The course deals with the genesis of a political knowledge that was to place at the centre of its concerns the notion of population and the mechanisms capable of ensuring its regulation but even of its procedures and means employed to ensure,in a given society, "the government of men". A transition from a "territorial state" to a "population state"(Nation state)? Foucault examines the notion of biopolitics and Biopower as a new technology of power over populations that is distinct from punitive disciplinary systems, by tracing the history of governmentality, from the first centuries of the Christian era to the emergence of the modern nation state. These lectures illustrate a radical turning point in Foucault's work at which a shift to the problematic of the government of self and others occurred.

The Birth of Biopolitics (1978–1979)

The Birth of Biopolitics develops further the notion of biopolitics that Foucault introduced in his lectures on "Society must be defended". It traces how eighteenth-century political economy marked the birth of a new governmental rationality and raises questions of political philosophy and social policy about the role and status of neo-liberalism in twentieth century politics.

On The Government Of The Living (1979-1980)

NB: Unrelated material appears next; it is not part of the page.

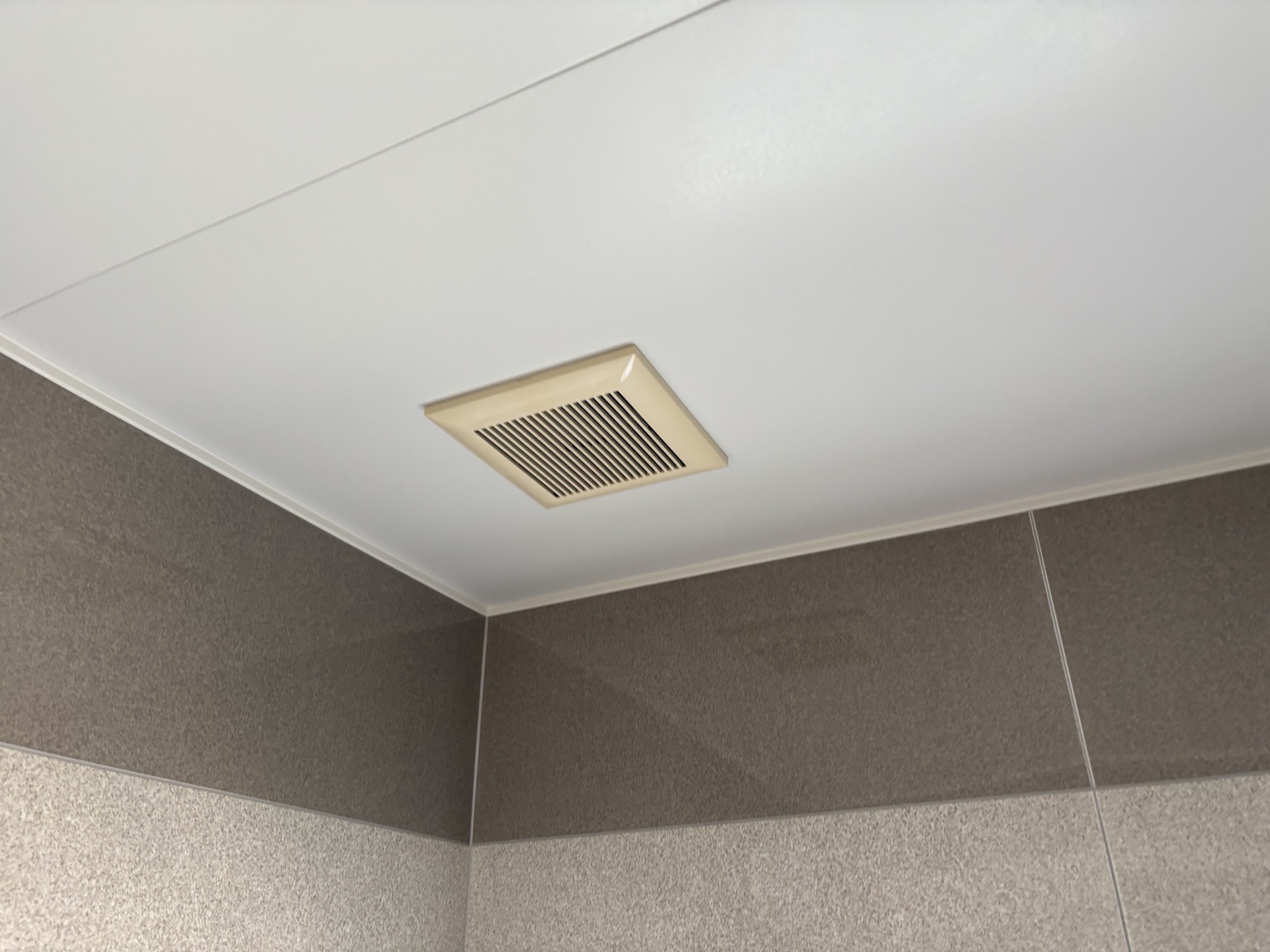 大分市K様邸浴室換気扇交換工事前写真2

In the On The Government Of The Living lectures delivered in the early months of 1980 Foucault begins to ask questions of Western man obedience to power structures unreservedly and the pressing question of Government: "Government of children, government of souls and consciences, government of a household, of a state, or of oneself." Or Governmentality,as Foucault prefers to call it without ever questioning its very existence nor its development.Foucault try’s to trace the kernel of “the genealogy of obedience” in western society.The 1980 lectures attempt to relate the historical foundations of “our obedience”—which must be understood as the obedience of the Western subject.Foucault argues, confessional techniques are an innovation of the Christian West intended to guarantee men’s obedience to structures of power in return,so the belief goes,for Christian salvation.In his summary of the course Foucault asks the question: “How is it that within Western Christian culture, the government of men requires, on the part of those who are led, in addition to acts of obedience and submission, ‘acts of truth,’ which have this particular character that not only is the subject required to speak truthfully, but to speak truthfully about himself?”The reader should take note here, much of this kind of work has been done before, albeit in what is best described as brilliant, lost and forgotten scholarship by such scholars as Ernst Kantorowicz(his work on the Body politic and the King’s two bodies),Percy Ernst Schramm,Carl Erdmann,Hermann Kantorowicz,Frederick Pollock and Frederick Maitland.However, Foucault was after the genealogical dynamics and his main thrust was “regimes of truth”and the emergence and gradual development of “reflexive acts of truth”.Foucault locates the very beginning of this act of obedience to power structures and the truth that they bring to the first Christian institutions between 2nd century and the 5th century C.E..This is where Foucault starts to use his main tool-that is Genealogy (philosophy) as his main focus and it is with this genealogical tool that you finely get to understand fully what genealogy actually means.Foucault goes into great pain staking detail into the Christian Baptism and its contingency and discontinuity in order to find the “the genealogy of confession”.This is an attempt-according to Foucault-to write a “political history of the truth”.

Subjectivity and Truth (1980-1981)

In these lectures, yet to be published in English, Foucault develops notions on the ability of the concept of truth to shift through time as described by the modern human sciences (for example Ethology) in contrast to ancient society (Aristotelian notions). It discusses how these notions are accepted as truth and produce the self as true. This is followed by a discussion on the existence of this truth and the discourse of truth for the experience of the self.